Social Learning Theory: Self-Efficacy Theory

Social learning theory was first proposed by Rotter (1954) but made more popular by Bandura (1969), whose research on observational learning—learning behaviors through the observation of others’ modeling such behaviors—pointed to the role of cognitive variables as powerful influences of behavior. Bandura proposed that motivation, a primary determinant of the activation and persistence of behavior, is influenced by cognitive processes of representing future consequences in thought, goal setting, and self-evaluation. As such, Bandura’s work contributed to the paradigmatic shift from purely mechanistic models of learning to more cognitive models of learning, in line with Tolman (1948) and Rescorla (1968).

A specific cognitive mediator identified by Bandura (1977) is self-efficacy, or “the conviction that one can successfully execute the behavior required to produce an outcome” (p. 193). Self-efficacy is distinct from the more general term self-confidence because self-efficacy is a situationally specific belief in being able to carry out a specific act, such as the ability to approach a feared object under specified conditions. Self-efficacy also is theoretically distinct from outcome expectancies, which refer to the perceived likelihood and valence of events. Outcome expectancies are the types of expectancies presumed to operate within classical and instrumental conditioning. Thus, Bandura’s concept of self-efficacy was a new addition to expectancy-learning theory.

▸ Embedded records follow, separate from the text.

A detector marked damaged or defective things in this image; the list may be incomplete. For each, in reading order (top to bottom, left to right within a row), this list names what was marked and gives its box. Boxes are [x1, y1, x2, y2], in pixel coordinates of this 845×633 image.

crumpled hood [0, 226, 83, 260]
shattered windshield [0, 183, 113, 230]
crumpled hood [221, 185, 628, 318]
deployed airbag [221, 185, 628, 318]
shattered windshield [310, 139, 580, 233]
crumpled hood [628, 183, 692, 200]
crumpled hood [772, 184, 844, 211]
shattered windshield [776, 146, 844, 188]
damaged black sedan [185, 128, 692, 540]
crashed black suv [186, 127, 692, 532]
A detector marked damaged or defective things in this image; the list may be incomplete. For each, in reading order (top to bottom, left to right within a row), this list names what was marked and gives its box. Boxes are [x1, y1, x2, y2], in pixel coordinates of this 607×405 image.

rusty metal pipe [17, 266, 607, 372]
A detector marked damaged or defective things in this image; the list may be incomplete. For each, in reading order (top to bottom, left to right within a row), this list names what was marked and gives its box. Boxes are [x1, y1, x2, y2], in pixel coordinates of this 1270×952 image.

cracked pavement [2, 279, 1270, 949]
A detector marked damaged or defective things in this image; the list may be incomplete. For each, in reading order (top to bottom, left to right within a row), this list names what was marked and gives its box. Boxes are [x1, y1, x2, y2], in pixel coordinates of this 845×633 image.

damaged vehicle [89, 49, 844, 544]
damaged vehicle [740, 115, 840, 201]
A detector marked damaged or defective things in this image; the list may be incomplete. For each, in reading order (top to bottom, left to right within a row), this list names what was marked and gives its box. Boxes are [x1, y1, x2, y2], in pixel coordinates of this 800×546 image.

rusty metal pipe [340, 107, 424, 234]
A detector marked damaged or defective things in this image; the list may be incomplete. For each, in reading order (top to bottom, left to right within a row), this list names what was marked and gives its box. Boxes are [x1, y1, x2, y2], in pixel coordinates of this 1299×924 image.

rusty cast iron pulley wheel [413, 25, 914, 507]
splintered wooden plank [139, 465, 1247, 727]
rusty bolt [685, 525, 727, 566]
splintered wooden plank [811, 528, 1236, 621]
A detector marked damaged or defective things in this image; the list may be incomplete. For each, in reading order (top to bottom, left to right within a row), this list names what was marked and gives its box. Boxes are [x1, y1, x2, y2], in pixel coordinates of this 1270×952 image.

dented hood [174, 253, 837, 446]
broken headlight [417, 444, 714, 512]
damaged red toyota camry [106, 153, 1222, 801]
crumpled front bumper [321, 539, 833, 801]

In Bandura’s (1977) reciprocal determinism model, self-efficacy expectations influence choice of behaviors and determine the degree of effort expended and persistence in the face of obstacles or aversive experiences. In other words, self-efficacy is believed to influence coping in difficult situations. Self-efficacy also is purported to contribute to thoughts and emotional reactions. For example, poor self-efficacy is presumed to contribute to excessive dwelling on personal deficiencies that in turn creates stress and impairs performance by reducing concentration on the task at hand.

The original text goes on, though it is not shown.